The cash flow of your company determines the profitability of the business, your ability to grow and expand, and whether or not hiring a new employee will be a good return on investment. For seasonal businesses, managing cashflow can be even more complicated. But if you really think about it, almost all businesses have some sort of seasonality due to the constantly changing health of the economy and the confidence of shoppers. It’s always better to be prepared.  

Read through this list of cashflow tips for seasonal businesses to get your company on track:


Incoming Cash

Cash is the oxygen of your business. The below cashflow tips address how you can get your cashflow in check, even during  the slow months.

1. Get Your Invoicing System Down  

You can’t have a healthy cashflow if your clients aren’t paying you! This is especially important for businesses who have customers that don’t pay for the product or service right away. Set up a process and solid system for invoicing.  

2. Create a System for Collecting  



No matter how on point you are with invoicing clients, there are still going to be some who you’ll need to follow up with. Put a system in place for chasing down these outstanding invoices, and set a goal to decrease the amount of time it takes to get paid.

3. Give Customers Multiple Ways to Pay

Making it easier for your customers to pay you is another way to boost your collection efforts. Can you accept online payments? Or credit and debit cards using a service like PayPal or Square?

4. Offer Promotions During the Off Months

Brainstorm a few promotions that you can do when business gets slow. This might be a discount you run through social media, or the launch of a new product that’s relevant to the season.

5. Expand Your Products/Services When it Makes Sense

Now that you’re tracking sales, revenue, and expenses along with your cashflow projections, you can determine if adding or expanding a product or service line is feasible and makes sense. Depending on what you expand into, this new product or service can help you combat seasonality by offering your customers something enticing in the off season.



Everyone knows your revenue needs to be greater than your costs in order to stay afloat, but sometimes this is easier said than done. Below are a couple of tips to keep your expenses in check:

1. Save up for emergencies

Just as you should have a personal emergency fund saved to cover expenses, you should have a rainy day fund for your company. Put money in your business savings account for those slow weeks or months. Be sure to have enough to pay all your monthly overhead and business taxes.

2. Hire the Right People at the Right Time

It can be tempting to bring on more employees when times are good, but this is an easy way to put yourself in the red. Make thoughtful hiring decisions, and ask if the job can be outsourced to a remote employee or if your team can push through the extra work for a month or two.

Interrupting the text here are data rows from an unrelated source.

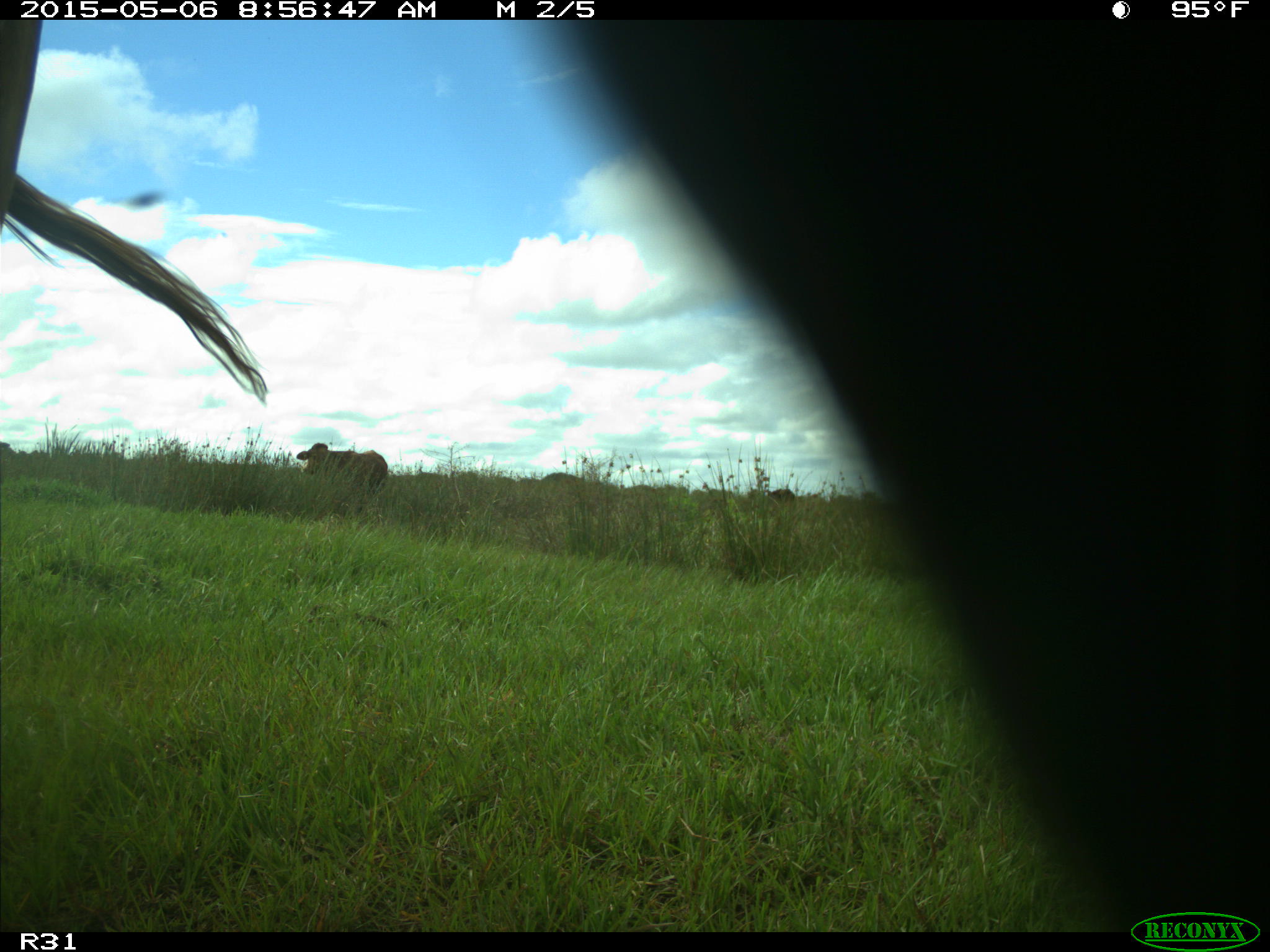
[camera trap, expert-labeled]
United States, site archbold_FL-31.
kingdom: Animalia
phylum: Chordata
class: Mammalia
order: Artiodactyla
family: Bovidae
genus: Bos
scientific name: Bos taurus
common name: domestic cow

Of course you want to hire the right people too! A good strategy is to hire people who excel in multiple areas. Maybe they’re great at customer service, but also have a knack for connecting with potential customers on social media.

A Healthy Cashflow: Saving and Investing

1. Run Annual Cashflow Projections

Take a look at how your cashflow is doing at the end of every month, and run projections before the beginning of each new year. Compare sales and profit numbers to previous years to help you make informed decisions.

2. Brush up on Your Financial Knowledge

Even if you’re not directly in charge of your company’s finances, you still need to be financially literate. Here are a few articles to get you started:

7 Financial Rules of Thumb to Stay on Track

eBook: The Small Business Owner’s Guide to Company Finances

Common Small Business Accounting Mistakes

3 Most Effective Methods for Forecasting Sales

3. Bring in an Expert

You don’t have to bring on a full-time employee, but a part-time, outsourced CFO or financial consultant can help you get on track and stay there, while answering all your tough financial questions. This will allow you to focus on other areas of your company.

Good luck putting these tips and best practices to use!